> [RECORDS FOR THE TASK]:
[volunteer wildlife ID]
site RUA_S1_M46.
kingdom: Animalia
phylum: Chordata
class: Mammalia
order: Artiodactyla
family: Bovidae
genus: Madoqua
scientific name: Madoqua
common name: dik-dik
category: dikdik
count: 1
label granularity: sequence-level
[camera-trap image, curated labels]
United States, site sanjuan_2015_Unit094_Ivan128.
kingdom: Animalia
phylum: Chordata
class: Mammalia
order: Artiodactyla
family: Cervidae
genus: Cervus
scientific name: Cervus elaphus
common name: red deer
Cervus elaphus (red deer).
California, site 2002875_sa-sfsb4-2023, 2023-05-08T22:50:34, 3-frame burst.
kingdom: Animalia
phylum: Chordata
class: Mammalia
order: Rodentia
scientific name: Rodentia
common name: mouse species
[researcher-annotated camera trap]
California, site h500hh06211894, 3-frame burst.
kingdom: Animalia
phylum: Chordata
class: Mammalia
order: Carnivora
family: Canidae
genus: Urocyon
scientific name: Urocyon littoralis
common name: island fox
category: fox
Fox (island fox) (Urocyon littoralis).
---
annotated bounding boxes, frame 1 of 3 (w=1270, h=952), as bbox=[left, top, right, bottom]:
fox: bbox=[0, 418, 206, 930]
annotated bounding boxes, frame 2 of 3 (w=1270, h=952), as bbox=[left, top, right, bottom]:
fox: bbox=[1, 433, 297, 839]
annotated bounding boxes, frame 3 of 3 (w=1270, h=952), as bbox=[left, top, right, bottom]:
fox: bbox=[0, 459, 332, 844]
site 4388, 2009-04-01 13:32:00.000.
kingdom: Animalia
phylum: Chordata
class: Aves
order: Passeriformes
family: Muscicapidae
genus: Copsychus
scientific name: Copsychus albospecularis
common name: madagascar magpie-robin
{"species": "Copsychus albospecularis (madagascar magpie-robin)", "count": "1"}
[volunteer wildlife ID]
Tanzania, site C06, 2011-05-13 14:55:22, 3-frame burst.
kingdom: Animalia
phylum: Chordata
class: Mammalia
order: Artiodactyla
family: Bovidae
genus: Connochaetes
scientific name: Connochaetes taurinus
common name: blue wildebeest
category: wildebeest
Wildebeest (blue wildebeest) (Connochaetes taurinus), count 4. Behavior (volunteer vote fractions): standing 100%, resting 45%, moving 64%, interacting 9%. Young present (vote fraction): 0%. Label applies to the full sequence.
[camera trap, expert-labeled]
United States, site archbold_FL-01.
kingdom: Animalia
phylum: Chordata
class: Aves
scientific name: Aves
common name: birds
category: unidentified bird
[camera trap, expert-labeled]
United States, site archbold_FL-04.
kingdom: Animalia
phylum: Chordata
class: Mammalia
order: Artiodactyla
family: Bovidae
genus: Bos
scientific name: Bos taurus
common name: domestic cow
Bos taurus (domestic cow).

> [INSTRUCTIONS TO FOLLOW]: When you reach the line with "common name: island fox" in the records above, start writing out lines exactly, and stop once the line with "common name: blue wildebeest" has been written; include nothing else.

> [WRITTEN REPLY]:
common name: island fox
category: fox
Fox (island fox) (Urocyon littoralis).
---
annotated bounding boxes, frame 1 of 3 (w=1270, h=952), as bbox=[left, top, right, bottom]:
fox: bbox=[0, 418, 206, 930]
annotated bounding boxes, frame 2 of 3 (w=1270, h=952), as bbox=[left, top, right, bottom]:
fox: bbox=[1, 433, 297, 839]
annotated bounding boxes, frame 3 of 3 (w=1270, h=952), as bbox=[left, top, right, bottom]:
fox: bbox=[0, 459, 332, 844]
site 4388, 2009-04-01 13:32:00.000.
kingdom: Animalia
phylum: Chordata
class: Aves
order: Passeriformes
family: Muscicapidae
genus: Copsychus
scientific name: Copsychus albospecularis
common name: madagascar magpie-robin
{"species": "Copsychus albospecularis (madagascar magpie-robin)", "count": "1"}
[volunteer wildlife ID]
Tanzania, site C06, 2011-05-13 14:55:22, 3-frame burst.
kingdom: Animalia
phylum: Chordata
class: Mammalia
order: Artiodactyla
family: Bovidae
genus: Connochaetes
scientific name: Connochaetes taurinus
common name: blue wildebeest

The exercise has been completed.